Brasília. Der Bau des drittgrößten Staudammes der Welt, Belo Monte, am Xingu-Fluss im amazonischen Bundesstaat Pará darf nach einer Gerichtsentscheidung von Montag nach mehrwöchigem Baustopp wieder aufgenommen werden. Der Vorsitzende des Obersten Gerichtshofs in Brasília, Minister Carlos Ayres Britto, gab damit dem Antrag der Generalbundesanwaltschaft statt. Diese hatte gefordert, dass der von einem Bundesgericht im August verhängte Baustopp aufgehoben wird.

Der Baustopp war verhängt worden, da die vom Staudammbau betroffenen indigenen Gruppen vor Baubeginn nicht angemessen angehört worden waren. Eine solche Beratung fordere aber die brasilianische Verfassung und sie müsse von Brasilien nach der Ratifizierung der ILO-Konvention 169 anberaumt werden, wie das Gericht im August entschieden hatte. Dies sah der vorsitzende Richter am Obersten Gerichtshof am Montag in Brasília anders. Seine Vorgängerin am Obersten Gerichtshof, Ministerin Ellen Gracie, hätte 2007 selbst das Vorgehen zur Befragung der Indigenen festgelegt. Sie habe aus "öffentlichen Erwägungen heraus" dem Nationalkongress zugestanden, eine Entscheidung über den Bau des Staudammes Belo Monte vor der Befragung der betroffenen Indigenen zu treffen.

Am Montag hatten sich während der Sitzung des Obersten Gerichtshofs vor dem Gebäude Dutzende Indigene zusammengefunden, um friedlich für den Baustopp zu demonstrieren. Dabei hielten sie Schilder mit der Aufschrift "Belo Monte: Nein!" in die Höhe.

Belo Monte soll das drittgrößte Wasserkraftwerk der Welt werden. Über 20.000 Menschen sind von Vertreibungen betroffen. Umweltzerstörung, Artenverlust, Menschenrechtsverletzungen und die Ausbreitung von Armut und Krankheiten seien weitere Folgen, sagen Kritiker. Für den Stausee wird Regenwald geflutet und große Mengen von Treibhausgasen werden freigesetzt.

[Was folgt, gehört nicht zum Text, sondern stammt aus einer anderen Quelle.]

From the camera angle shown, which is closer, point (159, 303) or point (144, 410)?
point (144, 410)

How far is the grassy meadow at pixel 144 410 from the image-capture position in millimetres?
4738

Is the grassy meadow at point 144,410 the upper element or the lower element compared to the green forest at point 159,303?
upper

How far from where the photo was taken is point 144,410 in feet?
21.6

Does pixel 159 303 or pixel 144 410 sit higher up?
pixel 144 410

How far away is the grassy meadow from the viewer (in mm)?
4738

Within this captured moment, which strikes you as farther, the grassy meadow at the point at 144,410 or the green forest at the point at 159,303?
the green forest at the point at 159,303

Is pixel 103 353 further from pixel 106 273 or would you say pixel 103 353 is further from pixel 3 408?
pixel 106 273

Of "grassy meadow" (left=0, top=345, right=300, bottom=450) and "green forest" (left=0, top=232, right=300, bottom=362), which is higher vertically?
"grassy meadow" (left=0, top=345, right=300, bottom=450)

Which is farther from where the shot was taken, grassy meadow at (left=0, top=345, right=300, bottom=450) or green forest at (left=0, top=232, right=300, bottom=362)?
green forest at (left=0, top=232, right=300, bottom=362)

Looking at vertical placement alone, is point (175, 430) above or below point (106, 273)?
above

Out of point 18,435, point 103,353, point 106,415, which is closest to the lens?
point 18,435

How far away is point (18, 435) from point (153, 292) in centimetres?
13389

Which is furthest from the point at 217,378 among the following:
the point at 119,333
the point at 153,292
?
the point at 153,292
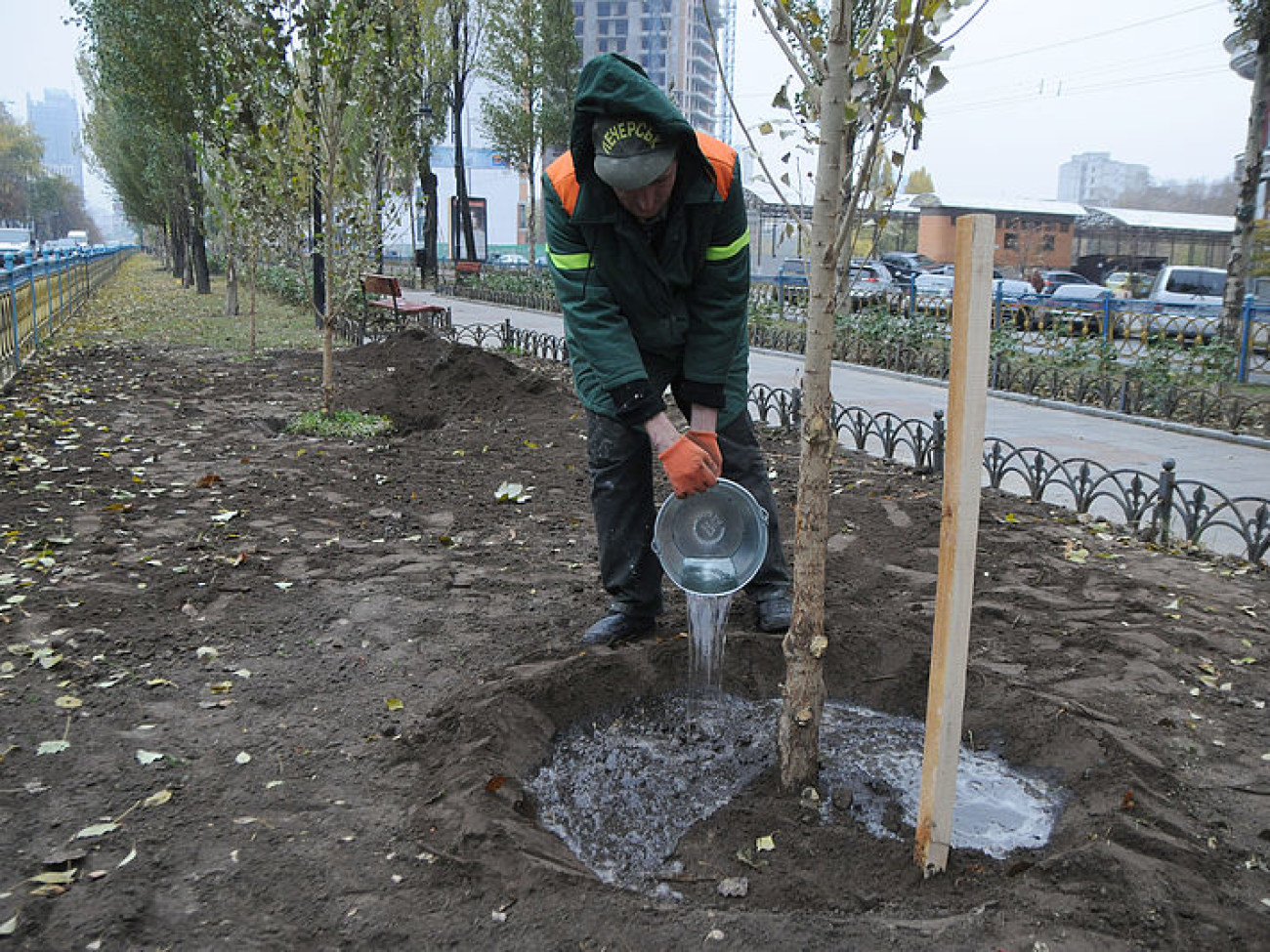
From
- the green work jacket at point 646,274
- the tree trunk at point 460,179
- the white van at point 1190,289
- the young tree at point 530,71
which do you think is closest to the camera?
the green work jacket at point 646,274

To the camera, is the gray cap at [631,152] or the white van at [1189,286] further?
the white van at [1189,286]

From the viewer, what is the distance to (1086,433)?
8781 millimetres

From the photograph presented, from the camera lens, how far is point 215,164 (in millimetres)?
12047

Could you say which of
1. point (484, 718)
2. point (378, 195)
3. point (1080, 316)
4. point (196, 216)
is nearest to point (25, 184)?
point (196, 216)

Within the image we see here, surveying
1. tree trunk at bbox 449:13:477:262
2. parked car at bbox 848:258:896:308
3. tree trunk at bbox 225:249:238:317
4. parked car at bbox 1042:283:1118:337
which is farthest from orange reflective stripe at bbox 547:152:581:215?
tree trunk at bbox 449:13:477:262

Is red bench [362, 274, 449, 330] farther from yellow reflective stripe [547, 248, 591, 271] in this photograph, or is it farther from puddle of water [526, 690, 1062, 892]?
puddle of water [526, 690, 1062, 892]

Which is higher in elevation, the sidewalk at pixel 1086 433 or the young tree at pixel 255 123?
the young tree at pixel 255 123

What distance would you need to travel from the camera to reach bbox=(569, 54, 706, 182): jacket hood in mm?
2738

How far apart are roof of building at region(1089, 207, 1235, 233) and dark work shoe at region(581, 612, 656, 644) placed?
141 ft

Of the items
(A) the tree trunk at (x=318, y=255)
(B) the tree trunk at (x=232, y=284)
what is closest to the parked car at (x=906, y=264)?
(A) the tree trunk at (x=318, y=255)

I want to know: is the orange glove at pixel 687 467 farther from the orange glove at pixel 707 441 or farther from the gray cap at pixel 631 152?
the gray cap at pixel 631 152

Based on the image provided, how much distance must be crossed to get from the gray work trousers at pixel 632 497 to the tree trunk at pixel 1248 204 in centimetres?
1012

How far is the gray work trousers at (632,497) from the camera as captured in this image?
11.1 feet

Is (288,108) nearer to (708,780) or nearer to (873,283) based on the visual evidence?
(708,780)
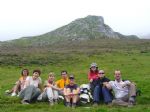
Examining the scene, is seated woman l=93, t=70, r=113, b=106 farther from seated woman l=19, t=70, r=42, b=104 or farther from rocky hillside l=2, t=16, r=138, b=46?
rocky hillside l=2, t=16, r=138, b=46

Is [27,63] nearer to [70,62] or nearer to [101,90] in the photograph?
[70,62]

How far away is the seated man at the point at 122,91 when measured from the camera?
24.2 meters

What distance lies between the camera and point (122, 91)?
24.7 meters

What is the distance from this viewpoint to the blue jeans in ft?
80.7

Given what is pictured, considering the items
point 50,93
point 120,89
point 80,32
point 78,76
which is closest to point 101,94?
point 120,89

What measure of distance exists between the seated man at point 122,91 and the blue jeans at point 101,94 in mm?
311

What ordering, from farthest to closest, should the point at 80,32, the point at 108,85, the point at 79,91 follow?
the point at 80,32 → the point at 79,91 → the point at 108,85

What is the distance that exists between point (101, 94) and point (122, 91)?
4.23ft

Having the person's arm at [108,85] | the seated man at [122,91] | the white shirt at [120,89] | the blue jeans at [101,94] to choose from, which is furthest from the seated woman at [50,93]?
the white shirt at [120,89]

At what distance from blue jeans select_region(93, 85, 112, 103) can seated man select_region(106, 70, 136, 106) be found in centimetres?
31

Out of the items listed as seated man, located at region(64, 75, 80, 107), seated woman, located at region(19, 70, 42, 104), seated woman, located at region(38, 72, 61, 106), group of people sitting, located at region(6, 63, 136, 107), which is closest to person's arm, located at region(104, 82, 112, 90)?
group of people sitting, located at region(6, 63, 136, 107)

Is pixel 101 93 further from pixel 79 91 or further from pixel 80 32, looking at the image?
pixel 80 32

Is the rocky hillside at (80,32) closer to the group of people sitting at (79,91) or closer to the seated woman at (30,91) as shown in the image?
the seated woman at (30,91)

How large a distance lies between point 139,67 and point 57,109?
2436 centimetres
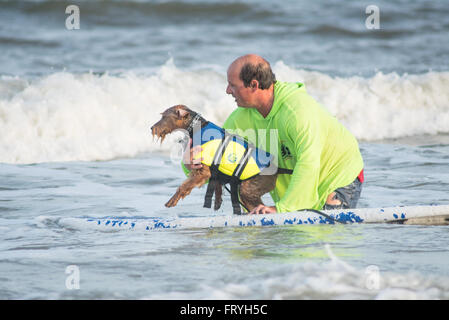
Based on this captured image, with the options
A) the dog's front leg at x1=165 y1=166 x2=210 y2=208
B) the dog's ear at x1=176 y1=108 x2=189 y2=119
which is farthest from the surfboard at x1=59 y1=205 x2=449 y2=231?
the dog's ear at x1=176 y1=108 x2=189 y2=119

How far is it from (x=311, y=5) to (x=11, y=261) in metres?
19.0

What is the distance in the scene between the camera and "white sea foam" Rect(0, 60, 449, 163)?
1225 centimetres

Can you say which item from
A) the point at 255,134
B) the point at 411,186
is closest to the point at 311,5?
the point at 411,186

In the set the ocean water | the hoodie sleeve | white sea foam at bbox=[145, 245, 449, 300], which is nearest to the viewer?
white sea foam at bbox=[145, 245, 449, 300]

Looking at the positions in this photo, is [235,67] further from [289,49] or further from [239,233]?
[289,49]

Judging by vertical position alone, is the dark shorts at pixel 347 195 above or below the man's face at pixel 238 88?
below

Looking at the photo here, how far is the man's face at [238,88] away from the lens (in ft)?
18.7

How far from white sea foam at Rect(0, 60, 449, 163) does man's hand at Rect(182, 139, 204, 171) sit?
20.0 ft

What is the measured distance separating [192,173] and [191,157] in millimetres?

Indigene Fischergemeinschaften sind durch den Verlust ihrer Nahrungsquelle und Transportwege bedroht.

Belo Monte wird von dem brasilianischen Konsortium Norte Energia gebaut. An dem Projekt sind auch eine Reihe europäischer Konzerne beteiligt. Während Daimler die LKW für das Bauprojekt liefert, ist das Familienunternehmen Voith über das Joint-Venture mit Siemens, Voith Hydro, Teil des europäischen Konsortiums, das die elektromechanische Ausrüstung für den Belo-Monte-Staudamm liefern wird. Allein das Auftragsvolumen für Voith Hydro liegt bei rund 443 Millionen Euro. Die französische Alstom ist ebenso wie die österreichische Andritz AG Teil dieses Konsortiums. Die Münchener Rück hat 25 Prozent der Rückversicherung an Belo Monte übernommen und erhält dafür rund 40 Millionen Reais an Prämien über einen Zeitraum von vier Jahren.